The Past is Present
Scholarship, Truth, and Islam
Do we have reasons to agree with Alexander Bevilacqua that “a foreign religion [or people or culture] can be studied in rich careful detail, without anger or partiality, and without explicitly rejecting [the] established faiths or institutions [of a scholar]”? Can Christians be committed to their religion, and at the same time pursue a fair-minded, accurate understanding of Islam? At stake in these seemingly straightforward questions is whether objectivity—the establishment of facts in the pursuit of truth—is not only possible but also an ideal to which the conduct of a scholar should conform when undertaking research.
That there are difficulties in achieving an accurate understanding of a foreign religion or culture is acknowledged. After all, new facts emerge, forcing a modification of an investigator’s research so as to account for them. In addition, the circumstances in which the investigator finds himself or herself are always changing, so that new questions or new ways of looking at already established facts arise. Thus, the pursuit of truth never comes to an end; rather, that pursuit is better understood as being asymptotic. Compounding these difficulties, no investigator of an alien religion or people—past or present—can fully extricate himself or herself from the influences of his or her own culture and time. In order to pursue the goal of an impartial, accurate understanding of that religion or people, one lessens the consequences of the influences of one’s own culture on one’s thought and judgment by feeling one’s way into that alien environment—immersing oneself in its language, history, and artistic achievements. This latter methodological requirement of arduous training and self-discipline so as to understand as impartially as possible the alien culture is known by the German term Verstehen.
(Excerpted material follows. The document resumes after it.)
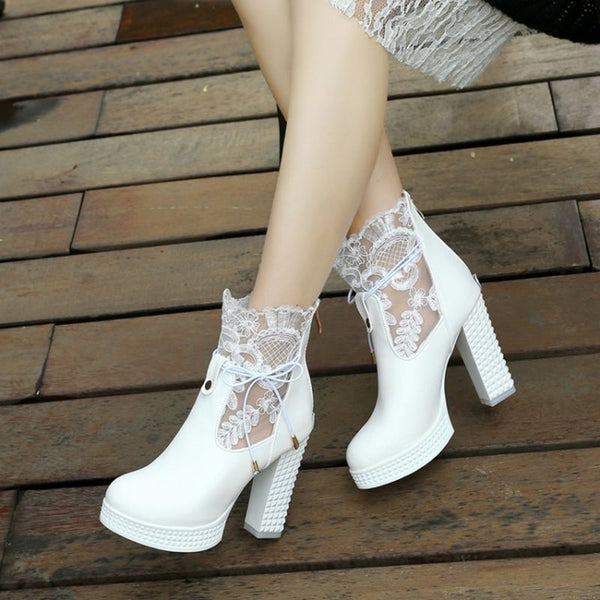 Round Toe Plain Back Zip Chunky Heel Short Floss Lace-Up Boots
Difficulties in achieving scholarly objectivity also exist for the native-born when they seek to analyze their own society and culture, as the influences of the latter obviously have a bearing on their judgment. In this case, native-born analysts may view their society in a more impartial manner by knowing the history of other societies, thereby examining their society in reference to others through comparative analyses. In doing so, especially useful for the pursuit of scholarly objectivity is the investigator’s recourse to trans-cultural and even trans-historical analytical categories, for example, “state,” “empire,” or “monotheism.” The use of these and other categories is not to gainsay their abstract character, which must be qualified in light of always numerous, historical details that complicate that use.
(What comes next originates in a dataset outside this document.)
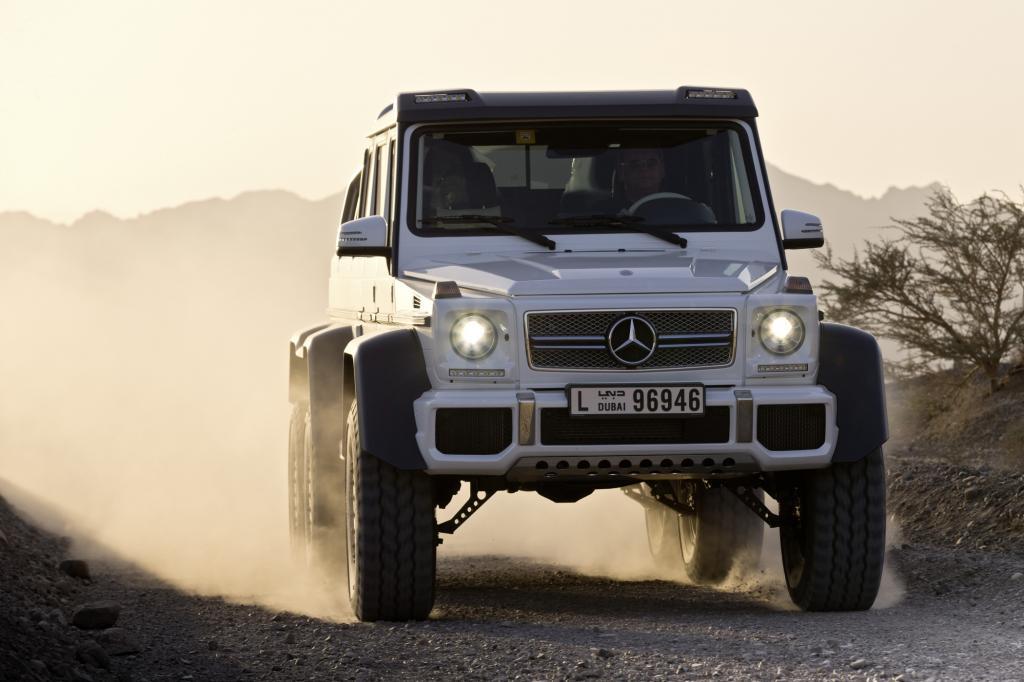 Der Mercedes G 63 AMG 6x6 in der Wüste südlich von Dubai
What Bevilacqua describes as “the Republic of Arabic letters” was the emergence during the seventeenth and eighteenth centuries of a number of European scholars who, although Christian, championed Islam as a worthwhile subject of investigation.
While acknowledging these difficulties, they ought never to serve as excuses for dismissing the very idea of scholarly objectivity in the pursuit of truth within the historical or cultural sciences. Too often today, one finds that dismissal as an example of the devolution of intellectual life, where scholarship is wrongly understood to serve, often with varying degrees of thuggery, political partisanship. It is, thus, intellectually refreshing, even ennobling, that in this fine book on the history of the early European scholarship, from approximately 1650 to 1750, of Islam, Arabic history, and Islamic civilization, Alexander Bevilacqua has answered this question about the possibility of scholarly objectivity with a resounding yes: we do have reasons to think it is possible to study a foreign religion and culture without anger or partiality. It was done in the past by those early European, Christian scholars of Islamic religion and culture examined by Bevilacqua, and by implication should continue to be done.
What Bevilacqua describes as “the Republic of Arabic letters” was the emergence during the seventeenth and eighteenth centuries of a number of European scholars who, although Christian, championed Islam as a worthwhile subject of investigation. Characteristic of those scholars was that they learned Arabic so that they could immerse themselves into the Islamic tradition by reading its primary sources. Those sources not surprisingly began with the Qur’an. However, in order to achieve a better understanding of the Qur’an, those scholars not only read it in Arabic but also studied the tafsīrs, the commentaries on it, for example those by al-Bayḍāwī and al-Suyūṭī. They also read al-Bukhārī’s collection of the ḥadīth (reports of the deeds and sayings of Muhammad), and theological and philosophical treatises, for example those by Avicenna and al-Ghazālī.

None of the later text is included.